- _GIVEN REQUEST_: Please copy every one of the items below word for word, keeping each line in its original order.

- _INFORMATION GIVEN_:
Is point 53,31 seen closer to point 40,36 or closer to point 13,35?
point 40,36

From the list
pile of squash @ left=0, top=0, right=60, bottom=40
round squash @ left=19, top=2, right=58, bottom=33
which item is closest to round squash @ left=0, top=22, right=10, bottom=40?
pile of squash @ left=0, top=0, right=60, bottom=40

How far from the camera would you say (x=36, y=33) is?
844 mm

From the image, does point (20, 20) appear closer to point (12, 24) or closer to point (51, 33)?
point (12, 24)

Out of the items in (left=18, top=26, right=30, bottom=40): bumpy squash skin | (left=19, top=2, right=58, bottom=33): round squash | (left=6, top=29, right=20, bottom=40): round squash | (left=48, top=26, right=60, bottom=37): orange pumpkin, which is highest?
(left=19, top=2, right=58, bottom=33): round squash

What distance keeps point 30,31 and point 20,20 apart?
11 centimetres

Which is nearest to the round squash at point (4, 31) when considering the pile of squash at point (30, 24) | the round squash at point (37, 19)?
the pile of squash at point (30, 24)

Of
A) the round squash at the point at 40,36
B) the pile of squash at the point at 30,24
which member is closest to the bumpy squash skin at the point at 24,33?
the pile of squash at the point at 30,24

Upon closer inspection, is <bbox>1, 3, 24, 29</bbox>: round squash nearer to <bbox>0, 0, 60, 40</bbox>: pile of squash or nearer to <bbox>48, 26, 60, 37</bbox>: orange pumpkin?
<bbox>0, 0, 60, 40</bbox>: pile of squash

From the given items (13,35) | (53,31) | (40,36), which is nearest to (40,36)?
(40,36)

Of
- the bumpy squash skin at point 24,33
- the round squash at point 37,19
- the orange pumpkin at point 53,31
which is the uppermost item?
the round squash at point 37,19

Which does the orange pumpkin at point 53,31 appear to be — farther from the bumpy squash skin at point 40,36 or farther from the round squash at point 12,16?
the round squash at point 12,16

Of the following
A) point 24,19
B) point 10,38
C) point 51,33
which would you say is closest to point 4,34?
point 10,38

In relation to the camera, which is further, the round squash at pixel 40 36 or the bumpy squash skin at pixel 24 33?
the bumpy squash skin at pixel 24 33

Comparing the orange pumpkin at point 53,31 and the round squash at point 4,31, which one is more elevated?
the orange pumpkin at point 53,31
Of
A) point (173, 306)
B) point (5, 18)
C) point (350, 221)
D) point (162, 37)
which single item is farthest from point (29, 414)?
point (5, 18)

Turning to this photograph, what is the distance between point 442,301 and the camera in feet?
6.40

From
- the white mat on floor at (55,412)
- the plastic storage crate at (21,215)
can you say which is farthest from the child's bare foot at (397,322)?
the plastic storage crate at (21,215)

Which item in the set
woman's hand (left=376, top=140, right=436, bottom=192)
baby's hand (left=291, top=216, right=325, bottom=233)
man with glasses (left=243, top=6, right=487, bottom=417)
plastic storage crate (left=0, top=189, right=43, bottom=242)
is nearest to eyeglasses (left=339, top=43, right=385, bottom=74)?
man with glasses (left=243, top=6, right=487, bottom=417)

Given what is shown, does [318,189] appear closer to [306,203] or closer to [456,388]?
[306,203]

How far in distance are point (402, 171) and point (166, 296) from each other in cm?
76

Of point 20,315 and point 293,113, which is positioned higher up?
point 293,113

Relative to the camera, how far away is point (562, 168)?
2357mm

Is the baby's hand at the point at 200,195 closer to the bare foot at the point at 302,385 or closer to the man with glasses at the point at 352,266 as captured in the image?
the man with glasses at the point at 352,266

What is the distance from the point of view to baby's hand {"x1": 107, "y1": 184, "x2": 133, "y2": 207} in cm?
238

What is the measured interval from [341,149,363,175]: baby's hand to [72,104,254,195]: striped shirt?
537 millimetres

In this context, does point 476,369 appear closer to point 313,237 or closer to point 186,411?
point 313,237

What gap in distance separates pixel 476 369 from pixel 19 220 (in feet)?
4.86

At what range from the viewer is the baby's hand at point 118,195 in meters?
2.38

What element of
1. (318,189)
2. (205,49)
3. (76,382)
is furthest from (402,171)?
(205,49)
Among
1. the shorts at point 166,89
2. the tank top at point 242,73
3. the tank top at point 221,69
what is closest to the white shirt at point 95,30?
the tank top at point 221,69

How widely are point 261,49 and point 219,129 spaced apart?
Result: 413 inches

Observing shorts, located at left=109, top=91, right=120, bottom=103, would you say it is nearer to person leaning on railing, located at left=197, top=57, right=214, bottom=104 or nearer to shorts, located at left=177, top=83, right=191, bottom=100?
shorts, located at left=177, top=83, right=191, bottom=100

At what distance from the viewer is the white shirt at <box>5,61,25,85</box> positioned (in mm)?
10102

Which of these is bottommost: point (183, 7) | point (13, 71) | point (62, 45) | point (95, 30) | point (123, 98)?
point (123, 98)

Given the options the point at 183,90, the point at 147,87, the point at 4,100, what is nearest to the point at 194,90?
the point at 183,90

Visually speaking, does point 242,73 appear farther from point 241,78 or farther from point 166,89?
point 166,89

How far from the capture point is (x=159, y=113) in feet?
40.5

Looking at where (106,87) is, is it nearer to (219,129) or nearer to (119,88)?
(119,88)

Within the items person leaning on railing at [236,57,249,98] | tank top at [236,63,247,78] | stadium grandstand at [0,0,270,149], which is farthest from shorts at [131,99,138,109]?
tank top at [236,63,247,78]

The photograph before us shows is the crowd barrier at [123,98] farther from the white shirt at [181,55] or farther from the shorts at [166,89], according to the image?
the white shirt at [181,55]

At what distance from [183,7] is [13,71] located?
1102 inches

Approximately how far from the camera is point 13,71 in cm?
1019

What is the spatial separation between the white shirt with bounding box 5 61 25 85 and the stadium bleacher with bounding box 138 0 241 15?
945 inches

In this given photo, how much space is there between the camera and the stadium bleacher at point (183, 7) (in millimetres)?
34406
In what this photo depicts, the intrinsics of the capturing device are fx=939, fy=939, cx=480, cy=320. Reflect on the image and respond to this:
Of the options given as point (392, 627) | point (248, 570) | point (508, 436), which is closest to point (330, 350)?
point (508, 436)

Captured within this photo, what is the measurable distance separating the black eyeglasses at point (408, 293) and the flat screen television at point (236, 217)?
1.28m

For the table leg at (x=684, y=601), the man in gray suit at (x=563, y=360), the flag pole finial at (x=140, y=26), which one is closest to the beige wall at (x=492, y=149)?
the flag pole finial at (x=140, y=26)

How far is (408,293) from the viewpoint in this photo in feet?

- _SOLUTION FOR THIS EXERCISE_:
Is point 53,31 seen closer to point 40,36 or closer to point 13,35?
point 40,36

From the list
pile of squash @ left=0, top=0, right=60, bottom=40
round squash @ left=19, top=2, right=58, bottom=33
which item is closest to round squash @ left=0, top=22, right=10, bottom=40?
pile of squash @ left=0, top=0, right=60, bottom=40

How far from the camera would you say (x=36, y=33) is?
844 mm

From the image, does point (20, 20) appear closer to point (12, 24) or closer to point (51, 33)?
point (12, 24)

Out of the items in (left=18, top=26, right=30, bottom=40): bumpy squash skin | (left=19, top=2, right=58, bottom=33): round squash | (left=6, top=29, right=20, bottom=40): round squash | (left=48, top=26, right=60, bottom=37): orange pumpkin, which is highest?
(left=19, top=2, right=58, bottom=33): round squash

What distance keeps point 30,31 and point 20,20 apart?
11 centimetres

Which is nearest to the round squash at point (4, 31) when considering the pile of squash at point (30, 24) | the round squash at point (37, 19)?
the pile of squash at point (30, 24)

Of
A) the round squash at the point at 40,36
B) the pile of squash at the point at 30,24
which member is closest to the bumpy squash skin at the point at 24,33?
the pile of squash at the point at 30,24

Upon closer inspection, is <bbox>1, 3, 24, 29</bbox>: round squash nearer to <bbox>0, 0, 60, 40</bbox>: pile of squash or nearer to <bbox>48, 26, 60, 37</bbox>: orange pumpkin?
<bbox>0, 0, 60, 40</bbox>: pile of squash

From the given items (13,35) | (53,31) | (40,36), which is nearest to (40,36)?
(40,36)

Of
- the bumpy squash skin at point 24,33
- the round squash at point 37,19
- the orange pumpkin at point 53,31
which is the uppermost item?
the round squash at point 37,19

Which does the orange pumpkin at point 53,31 appear to be — farther from the bumpy squash skin at point 40,36 or farther from the round squash at point 12,16?
the round squash at point 12,16

Of the following
A) point 24,19
B) point 10,38
C) point 51,33
which would you say is closest to point 4,34?
point 10,38

In relation to the camera, which is further, the round squash at pixel 40 36 or the bumpy squash skin at pixel 24 33?
the bumpy squash skin at pixel 24 33

Comparing the orange pumpkin at point 53,31 and the round squash at point 4,31, which one is more elevated?
the orange pumpkin at point 53,31
Of
A) point (173, 306)
B) point (5, 18)
C) point (350, 221)
D) point (162, 37)
which single item is farthest from point (29, 414)?
point (5, 18)

Turning to this photograph, what is the distance between point 442,301 and the camera in feet?
6.40

From
- the white mat on floor at (55,412)
- the plastic storage crate at (21,215)
can you say which is farthest from the child's bare foot at (397,322)?
the plastic storage crate at (21,215)

Which item in the set
woman's hand (left=376, top=140, right=436, bottom=192)
baby's hand (left=291, top=216, right=325, bottom=233)
man with glasses (left=243, top=6, right=487, bottom=417)
plastic storage crate (left=0, top=189, right=43, bottom=242)
is nearest to eyeglasses (left=339, top=43, right=385, bottom=74)?
man with glasses (left=243, top=6, right=487, bottom=417)

Given what is shown, does [318,189] appear closer to [306,203] or closer to [456,388]?
[306,203]

How far in distance are point (402, 171) and point (166, 296) from each other in cm?
76

Of point 20,315 and point 293,113, which is positioned higher up?
point 293,113

Relative to the camera, how far away is point (562, 168)?
2357mm

Is the baby's hand at the point at 200,195 closer to the bare foot at the point at 302,385 or closer to the man with glasses at the point at 352,266 as captured in the image?
the man with glasses at the point at 352,266

What is the distance from the point of view to baby's hand {"x1": 107, "y1": 184, "x2": 133, "y2": 207} in cm?
238

What is the measured interval from [341,149,363,175]: baby's hand to [72,104,254,195]: striped shirt?
537 millimetres

In this context, does point 476,369 appear closer to point 313,237 or closer to point 186,411?
point 313,237

What gap in distance separates pixel 476 369 from pixel 19 220 (in feet)?
4.86

At what range from the viewer is the baby's hand at point 118,195 in meters?
2.38

What element of
1. (318,189)
2. (205,49)
3. (76,382)
is furthest from (402,171)?
(205,49)
Among
1. the shorts at point 166,89
2. the tank top at point 242,73
3. the tank top at point 221,69
what is closest to the white shirt at point 95,30?
the tank top at point 221,69

How widely are point 261,49 and point 219,129 spaced apart?
Result: 413 inches

Observing shorts, located at left=109, top=91, right=120, bottom=103, would you say it is nearer to person leaning on railing, located at left=197, top=57, right=214, bottom=104 or nearer to shorts, located at left=177, top=83, right=191, bottom=100?
shorts, located at left=177, top=83, right=191, bottom=100

At what distance from the viewer is the white shirt at <box>5,61,25,85</box> positioned (in mm)?
10102

Which of these is bottommost: point (183, 7) | point (13, 71) | point (62, 45) | point (95, 30) | point (123, 98)?
point (123, 98)

Given the options the point at 183,90, the point at 147,87, the point at 4,100, what is nearest to the point at 194,90?
the point at 183,90

Visually speaking, does point 242,73 appear farther from point 241,78 or farther from point 166,89?
point 166,89

How far from the capture point is (x=159, y=113) in feet?
40.5

Looking at where (106,87) is, is it nearer to (219,129) or nearer to (119,88)?
(119,88)

Within the items person leaning on railing at [236,57,249,98] | tank top at [236,63,247,78] | stadium grandstand at [0,0,270,149], which is farthest from shorts at [131,99,138,109]?
tank top at [236,63,247,78]

The photograph before us shows is the crowd barrier at [123,98] farther from the white shirt at [181,55] or farther from the shorts at [166,89], according to the image?
the white shirt at [181,55]

At what distance from [183,7] is [13,71] located?
1102 inches

Approximately how far from the camera is point 13,71 in cm?
1019

What is the spatial separation between the white shirt with bounding box 5 61 25 85 and the stadium bleacher with bounding box 138 0 241 15?
945 inches

In this given photo, how much space is there between the camera and the stadium bleacher at point (183, 7) (in millimetres)?
34406
In what this photo depicts, the intrinsics of the capturing device are fx=939, fy=939, cx=480, cy=320. Reflect on the image and respond to this:
Of the options given as point (392, 627) | point (248, 570) | point (508, 436), which is closest to point (330, 350)?
point (508, 436)

Captured within this photo, what is the measurable distance separating the black eyeglasses at point (408, 293) and the flat screen television at point (236, 217)?
1.28m

For the table leg at (x=684, y=601), the man in gray suit at (x=563, y=360), the flag pole finial at (x=140, y=26), which one is closest to the beige wall at (x=492, y=149)?
the flag pole finial at (x=140, y=26)

How far is (408,293) from the viewpoint in this photo in feet?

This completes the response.